Halitose2018-07-21T11:46:50+00:00

Halitose

De 85% a 90% da incidência de mau hálito tem origem na boca

 

Calcula-se que 30% dos brasileiros apresentem mau hálito crônico. Acostumada com os próprios odores, a maioria nem se dá conta do fenômeno. Por volta de 90% dos casos têm origem na boca. Mas as causas podem ir de problemas dentários a sinusite. Vale a pena consultar um otorrinolaringologista, porque felizmente halitose tem cura.

 

Esteja atento. Se os amigos e até os familiares fazem questão de permanecer distantes de você durante as conversas, pode ser indício de que seu hálito não anda agradando. A maioria das pessoas em geral nem percebe isso. Acostuma-se com os próprios odores e só descobre que tem mau hálito, ou halitose, quando alguém avisa. Mas, como não é nada fácil tomar uma atitude dessas, o mais provável é que você continue sem se dar conta de seu problema.

 

Estudos indicam que 85% a 90% dos casos de mau hálito têm origem na boca. A halitose é mais comum em adultos. Ocorre mais de manhã, em conseqüência do jejum prolongado e do ressecamento da região posterior da língua no período do sono, que favorece a ação das bactérias.

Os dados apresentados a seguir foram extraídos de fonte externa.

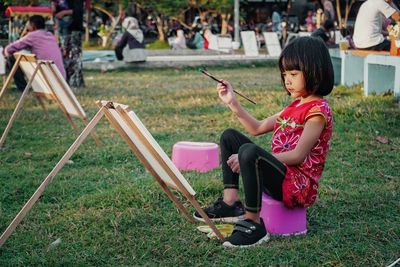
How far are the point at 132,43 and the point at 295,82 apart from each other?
11594 millimetres

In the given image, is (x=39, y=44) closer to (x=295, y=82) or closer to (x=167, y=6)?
(x=295, y=82)

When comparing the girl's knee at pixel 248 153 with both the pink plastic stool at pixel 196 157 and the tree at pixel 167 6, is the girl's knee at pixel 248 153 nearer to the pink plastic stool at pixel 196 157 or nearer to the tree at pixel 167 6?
the pink plastic stool at pixel 196 157

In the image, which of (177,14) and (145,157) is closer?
(145,157)

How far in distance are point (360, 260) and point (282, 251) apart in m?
0.37

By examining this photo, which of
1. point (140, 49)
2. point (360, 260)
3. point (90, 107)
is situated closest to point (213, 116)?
point (90, 107)

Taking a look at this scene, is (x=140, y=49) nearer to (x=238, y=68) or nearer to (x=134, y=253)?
(x=238, y=68)

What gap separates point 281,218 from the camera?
363cm

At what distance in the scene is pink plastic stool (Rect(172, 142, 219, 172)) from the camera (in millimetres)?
5254

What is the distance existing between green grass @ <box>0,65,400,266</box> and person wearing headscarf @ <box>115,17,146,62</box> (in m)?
6.61

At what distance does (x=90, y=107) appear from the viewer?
8.97 meters

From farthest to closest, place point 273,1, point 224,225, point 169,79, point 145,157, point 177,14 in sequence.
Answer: point 273,1 < point 177,14 < point 169,79 < point 224,225 < point 145,157

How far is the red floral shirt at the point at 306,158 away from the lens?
3.50m

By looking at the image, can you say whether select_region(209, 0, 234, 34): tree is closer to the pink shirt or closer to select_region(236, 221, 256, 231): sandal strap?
the pink shirt

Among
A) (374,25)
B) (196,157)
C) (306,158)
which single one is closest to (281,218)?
(306,158)
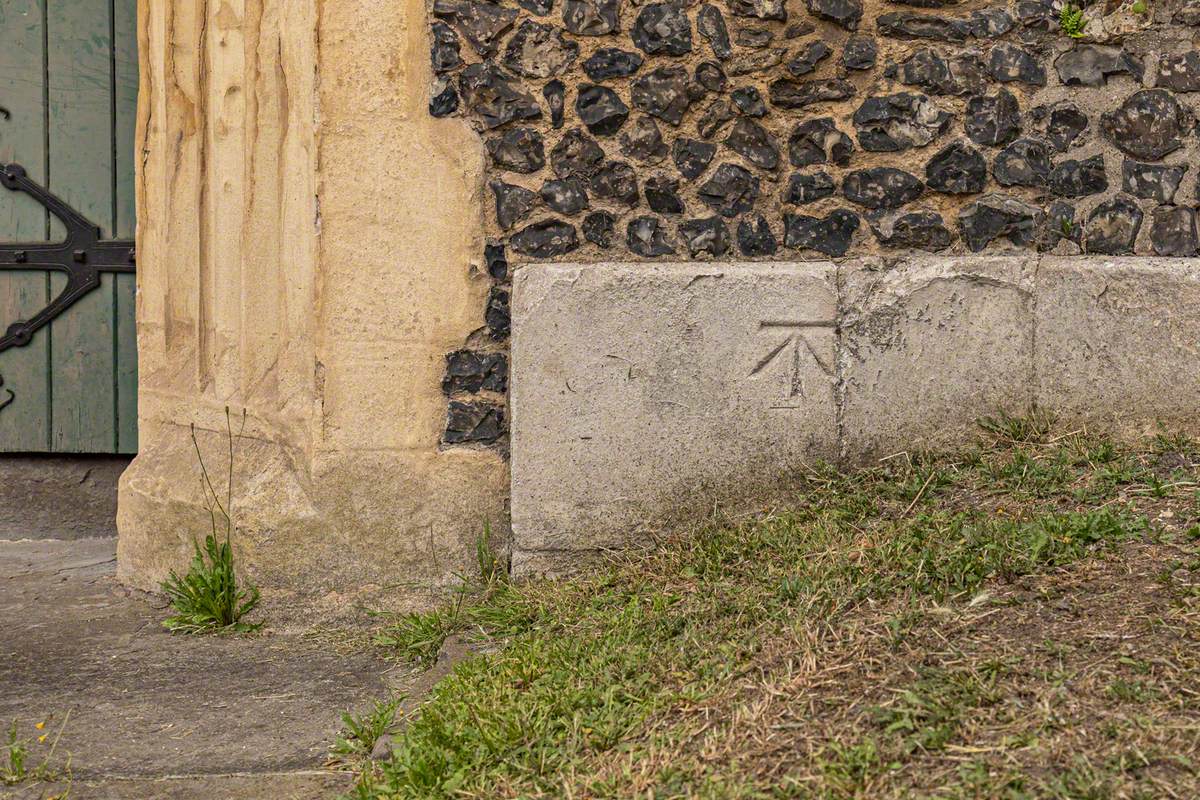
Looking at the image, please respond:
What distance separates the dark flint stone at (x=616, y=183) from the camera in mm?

Pode ser aguda – ou seja, manifestar-se e desaparecer pouco tempo depois – ou crônica. O tipo agudo pode atingir qualquer pessoa. Deve-se em especial à ingestão de alimentos como alho, brócolis, cebola, repolho, couve-flor, carnes e laticínios. Ao serem triturados e engolidos, tais alimentos liberam partículas odoríferas que grudam na porção posterior da língua. Essa região é povoada por grande quantidade de bactérias que decompõem tais partículas, provocando a liberação de cheiro de enxofre. A halitose é o resultado, portanto, da mistura das partículas dos alimentos com os odores bacterianos.

 

De outro lado, 30% da população brasileira – segundo as pesquisas – apresenta halitose crônica. O fenômeno resulta especialmente de problemas na boca. A causa mais importante é a falta de higiene bucal, ou seja, não se escova os dentes nem se passa fio dental depois das refeições para eliminar restos alimentares que se deterioram e provocam odores desagradáveis. O problema aparece também se a pessoa faz uma higiene bucal malfeita. O mau hálito é conseqüência também de dentes cariados e gengivas inflamadas.

 

Provocam halitose ainda doenças como amidalites (inflamação das amídalas), sinusite (cujas secreções caem na garganta e na base da língua, favorecendo a ação das bactérias) e polipose nasal, que leva ao acúmulo de secreções malcheirosas. Alguns medicamentos de uso contínuo – para arritmia cardíaca ou depressão, por exemplo -, refluxo gástrico durante o sono e respiração pela boca ressecam as mucosas da garganta, levando ao mau hálito. Finalmente, o fenômeno resulta às vezes de febre, desidratação e tabagismo, também por causa do ressecamento das mucosas da boca.

 

Pessoas que têm mau hálito correm o risco de discriminação por colegas. Seu convívio social fica, portanto bastante prejudicado. Freqüentemente são preteridas em empregos. Apresentam dificuldade para encontrar parceiros e estabelecer relações amorosas duradouras. Quando têm consciência do próprio mau hálito, de outro lado, elas mesmas muitas vezes se sentem diminuídas e evitam contatos sociais.
A maioria dos portadores de halitose como dissemos, muitas vezes nem percebe seu problema. Por mais difícil que seja, é fundamental que parentes ou amigos as alertem sobre o fenômeno. Precisam saber, em especial, que é possível diminuir o problema com medidas práticas. Escovar os dentes e utilizar fio dental depois das refeições. Fazer gargarejos com medicamentos. Escovar bem e raspar – existe aparelho próprio – a língua. Consumir pelo menos 8 copos de água por dia para manter a garganta bem hidratada. Evitar jejuns prolongados. Não fumar. Ir freqüentemente ao dentista. Quem tem halitose depois de consumir alimentos específicos, naturalmente deve evita-los.

 

Se mesmo com essas medidas a halitose continuar, vale a pena consultar um otorrinolaringologista. Esse profissional é capaz de diagnosticar as causas do fenômeno e combate-las. Quando o mau hálito resulta de problemas dentários, encaminha o paciente a um dentista. A maioria dos casos, felizmente, tem solução.